The concept, called Agile Combat Employment (ACE), has been in the works for more than a year and was primarily intended to be used in potential hotspots around the globe, such as the Indo- Pacific, Middle East or even Nato’s Eastern flanks in Europe. But Russia’s invasion of Ukraine and concerns of a subsequent war involving Nato have now seen ACE accelerated and extended to within the UK, senior sources have confirmed.
It will be the first time since Britain declared war on Germany in 1939 that the RAF has drawn up plans to disperse fighter aircraft to different parts of the country.
The aim is to ensure elements of the RAF’s Quick Reaction Force will survive direct attacks on their bases. Eurofighter Typhoons based at RAF Lossiemouth in Moray protect the northern sector of the UK, while those at RAF Coningsby in Lincolnshire look after the southern sector. However other combat jets and larger aircraft will also be re-based in times of “imminent crisis”.
A trial in September will see Typhoons and F-35s based in Norfolk, Lincolnshire and Scotland scattered in small groupings and based discreetly on the outskirts of a select number of regional airports which have runways able to accommodate them.
ACE will also be used another way, by ensuring that regional airports are equipped with enough fuel and supplies to allow fighter jets to land there and carry out quick “operational turnarounds” before taking off again.
The concept was first made public in December by Air Vice-Marshal Ian Duguid who, as commanding officer of No 1 Group, is responsible for coordinating air assets to defend the UK in times of crisis.
“It doesn’t necessarily mean overseas. It might be to move aircraft from a main operating base to an airfield that doesn’t normally host fast jets, C-l 7s or A400s,” he said.
“Over the past 30 years we have consolidated our main operating bases and reduced the number we have.
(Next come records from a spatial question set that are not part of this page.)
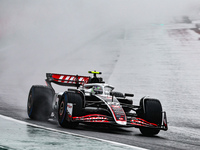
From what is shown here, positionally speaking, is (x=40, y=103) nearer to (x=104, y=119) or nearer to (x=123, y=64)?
(x=104, y=119)

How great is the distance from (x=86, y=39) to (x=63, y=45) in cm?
262

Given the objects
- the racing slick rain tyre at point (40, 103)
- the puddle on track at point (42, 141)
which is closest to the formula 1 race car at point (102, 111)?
the racing slick rain tyre at point (40, 103)

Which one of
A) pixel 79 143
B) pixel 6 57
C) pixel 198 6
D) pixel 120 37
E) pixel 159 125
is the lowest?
pixel 79 143

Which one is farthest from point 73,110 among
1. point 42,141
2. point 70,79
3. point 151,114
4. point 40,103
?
point 70,79

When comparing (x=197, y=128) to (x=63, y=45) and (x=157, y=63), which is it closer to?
(x=157, y=63)

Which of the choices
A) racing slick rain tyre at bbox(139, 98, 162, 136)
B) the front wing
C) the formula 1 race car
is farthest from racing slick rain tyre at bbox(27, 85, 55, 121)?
racing slick rain tyre at bbox(139, 98, 162, 136)

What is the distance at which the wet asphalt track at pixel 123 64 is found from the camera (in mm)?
11484

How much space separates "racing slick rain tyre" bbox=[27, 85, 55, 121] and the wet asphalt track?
39 centimetres

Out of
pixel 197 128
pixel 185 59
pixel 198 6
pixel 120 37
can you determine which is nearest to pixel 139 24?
pixel 120 37

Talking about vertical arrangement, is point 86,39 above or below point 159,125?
above

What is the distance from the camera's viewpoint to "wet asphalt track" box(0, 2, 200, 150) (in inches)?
452

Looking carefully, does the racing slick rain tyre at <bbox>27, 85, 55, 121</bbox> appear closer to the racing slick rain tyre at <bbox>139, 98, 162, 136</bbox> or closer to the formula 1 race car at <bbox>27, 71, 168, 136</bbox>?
the formula 1 race car at <bbox>27, 71, 168, 136</bbox>

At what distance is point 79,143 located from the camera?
6.89 m

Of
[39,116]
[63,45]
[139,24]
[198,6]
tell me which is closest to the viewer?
[39,116]
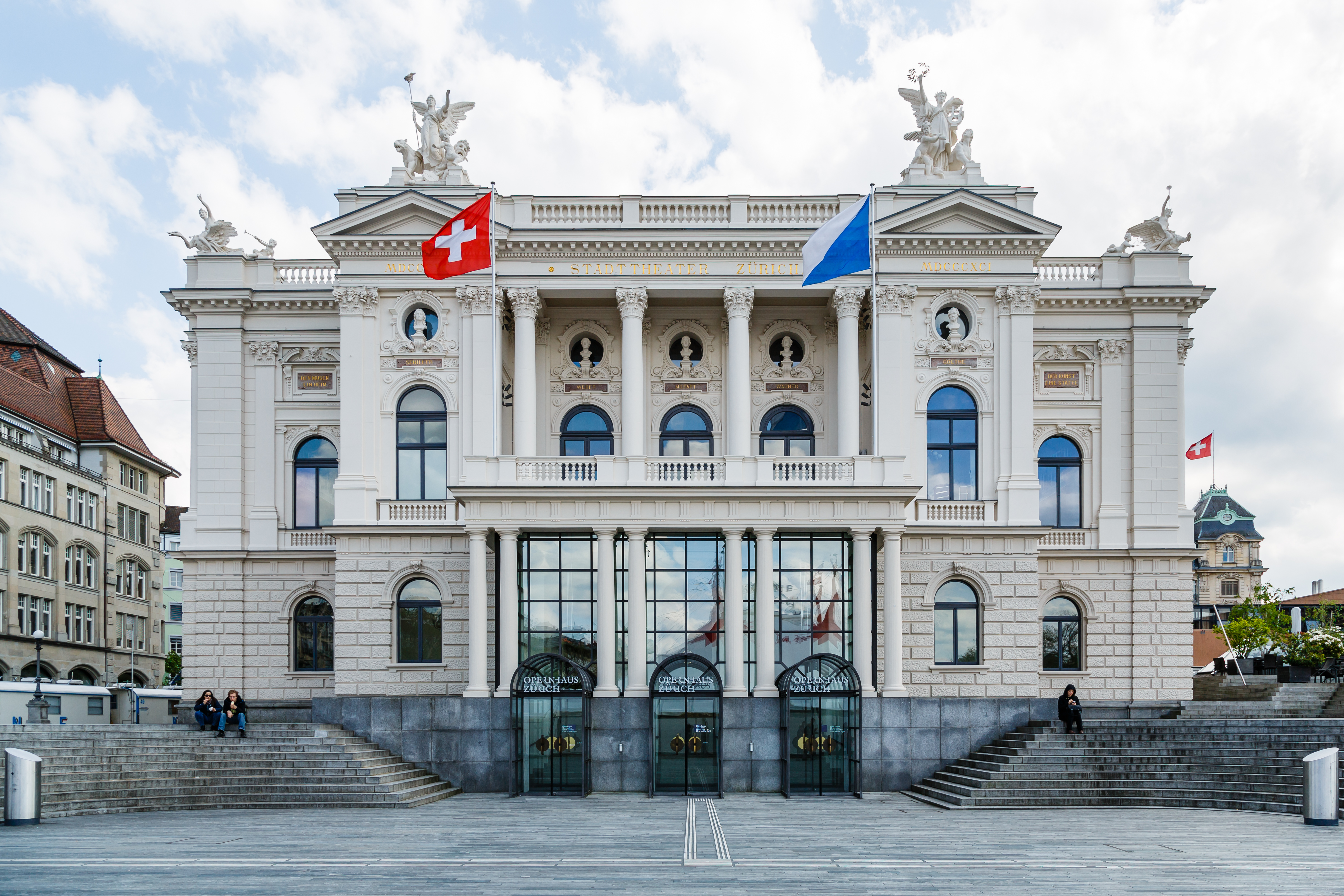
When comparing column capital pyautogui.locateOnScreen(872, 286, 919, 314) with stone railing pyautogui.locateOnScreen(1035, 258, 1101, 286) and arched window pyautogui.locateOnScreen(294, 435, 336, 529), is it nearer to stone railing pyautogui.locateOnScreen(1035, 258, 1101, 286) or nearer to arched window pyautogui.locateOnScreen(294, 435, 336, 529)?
stone railing pyautogui.locateOnScreen(1035, 258, 1101, 286)

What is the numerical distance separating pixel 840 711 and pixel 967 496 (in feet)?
31.7

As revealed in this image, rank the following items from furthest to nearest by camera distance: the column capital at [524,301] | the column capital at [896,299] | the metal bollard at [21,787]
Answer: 1. the column capital at [896,299]
2. the column capital at [524,301]
3. the metal bollard at [21,787]

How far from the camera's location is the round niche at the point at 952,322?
43281 millimetres

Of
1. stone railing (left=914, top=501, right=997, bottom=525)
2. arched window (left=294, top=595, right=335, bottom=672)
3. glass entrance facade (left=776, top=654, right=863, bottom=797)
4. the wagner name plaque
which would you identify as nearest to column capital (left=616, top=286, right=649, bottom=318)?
stone railing (left=914, top=501, right=997, bottom=525)

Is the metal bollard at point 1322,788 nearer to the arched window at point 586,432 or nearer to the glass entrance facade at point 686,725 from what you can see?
the glass entrance facade at point 686,725

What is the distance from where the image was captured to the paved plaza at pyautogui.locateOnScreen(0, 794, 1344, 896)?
1977cm

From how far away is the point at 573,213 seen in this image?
43281 mm

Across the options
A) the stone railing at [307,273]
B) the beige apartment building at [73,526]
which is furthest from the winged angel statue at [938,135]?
the beige apartment building at [73,526]

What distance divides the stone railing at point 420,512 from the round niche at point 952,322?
17391 mm

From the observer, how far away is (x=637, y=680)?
38.0 meters

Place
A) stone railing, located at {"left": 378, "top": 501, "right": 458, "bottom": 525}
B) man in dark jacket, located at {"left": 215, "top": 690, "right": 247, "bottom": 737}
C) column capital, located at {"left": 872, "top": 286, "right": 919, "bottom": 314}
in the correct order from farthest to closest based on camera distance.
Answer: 1. column capital, located at {"left": 872, "top": 286, "right": 919, "bottom": 314}
2. stone railing, located at {"left": 378, "top": 501, "right": 458, "bottom": 525}
3. man in dark jacket, located at {"left": 215, "top": 690, "right": 247, "bottom": 737}

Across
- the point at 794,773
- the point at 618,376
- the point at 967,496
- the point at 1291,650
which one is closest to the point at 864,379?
the point at 967,496

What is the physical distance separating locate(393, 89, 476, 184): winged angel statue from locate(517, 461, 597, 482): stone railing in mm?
12081

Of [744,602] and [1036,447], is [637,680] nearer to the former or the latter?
[744,602]
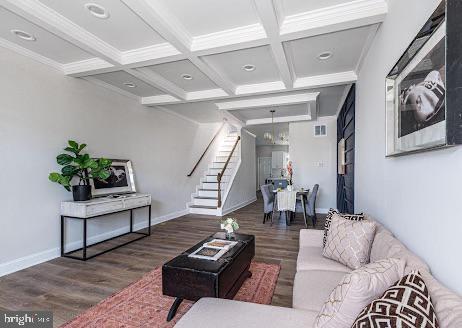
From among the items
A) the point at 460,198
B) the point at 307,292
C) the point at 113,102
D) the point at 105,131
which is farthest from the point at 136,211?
the point at 460,198

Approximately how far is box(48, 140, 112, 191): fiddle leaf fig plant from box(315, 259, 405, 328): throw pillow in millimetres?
3487

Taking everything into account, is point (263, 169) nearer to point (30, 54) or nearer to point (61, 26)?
point (30, 54)

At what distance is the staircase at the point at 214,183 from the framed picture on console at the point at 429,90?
5.34m

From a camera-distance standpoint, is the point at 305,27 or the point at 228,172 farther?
the point at 228,172

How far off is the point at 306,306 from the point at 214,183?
616cm

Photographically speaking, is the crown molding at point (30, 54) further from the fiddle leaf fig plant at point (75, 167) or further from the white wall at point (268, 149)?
the white wall at point (268, 149)

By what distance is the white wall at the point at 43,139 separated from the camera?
3029mm

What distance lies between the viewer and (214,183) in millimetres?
7629

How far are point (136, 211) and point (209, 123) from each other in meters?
3.75

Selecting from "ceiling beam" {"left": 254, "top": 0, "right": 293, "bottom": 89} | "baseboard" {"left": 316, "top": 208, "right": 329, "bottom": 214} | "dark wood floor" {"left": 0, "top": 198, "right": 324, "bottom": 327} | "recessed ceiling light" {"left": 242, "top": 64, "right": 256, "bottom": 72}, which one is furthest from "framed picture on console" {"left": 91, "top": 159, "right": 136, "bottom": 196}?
"baseboard" {"left": 316, "top": 208, "right": 329, "bottom": 214}

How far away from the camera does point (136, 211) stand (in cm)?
500

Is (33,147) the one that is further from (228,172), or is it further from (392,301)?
(228,172)

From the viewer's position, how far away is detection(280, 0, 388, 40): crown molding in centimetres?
232

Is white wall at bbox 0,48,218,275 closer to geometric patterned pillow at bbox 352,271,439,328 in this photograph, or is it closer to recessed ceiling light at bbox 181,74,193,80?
recessed ceiling light at bbox 181,74,193,80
While concentrating our forces is more efficient, it also provides potential vulnerabilities.”
“Under ACE, airfields such as St Mawgan – run by a commercial contractor – or Leuchars, which is retained as a diversionary airfield for Quick Reaction Alert forces, could host F-3Ss.
“We are also working with some of the commercial regional airports to see if, in times of crisis, we could utilise their airfields or use them for refuelling and operational turnarounds.”
MOD civil servants have spent the last year visiting a selection of regional airports to ascertain how many aircraft and back-up facilities, plus ground crews, could be accommodated in an emergency.
Though battlefield turnarounds were commonly used in Iraq and Afghanistan, where RAF Chinooks or even army tankers would deliver aviation fuel to far-flung corners of the desert, the concept of temporary basing has required more planning to ensure that necessary apparatus will be in place before they are used.
According to sources, negotiations have been “complex” and have involved financial inducements to private airport operators.
“The reality is that precision weapons with the right amount of warhead can successfully target and destroy hardened aircraft shelters. We saw this in the first Gulf War. So effectively, they act as targets,” said former Air Commodore Andrew Lambert.
“Just after 9-11 When I was in Norway we examined the idea of deploying F-16s at local airports
“Deploying fast jets and other types of aircraft to regional airports makes sense because it makes the problem of targeting these aircraft more difficult.”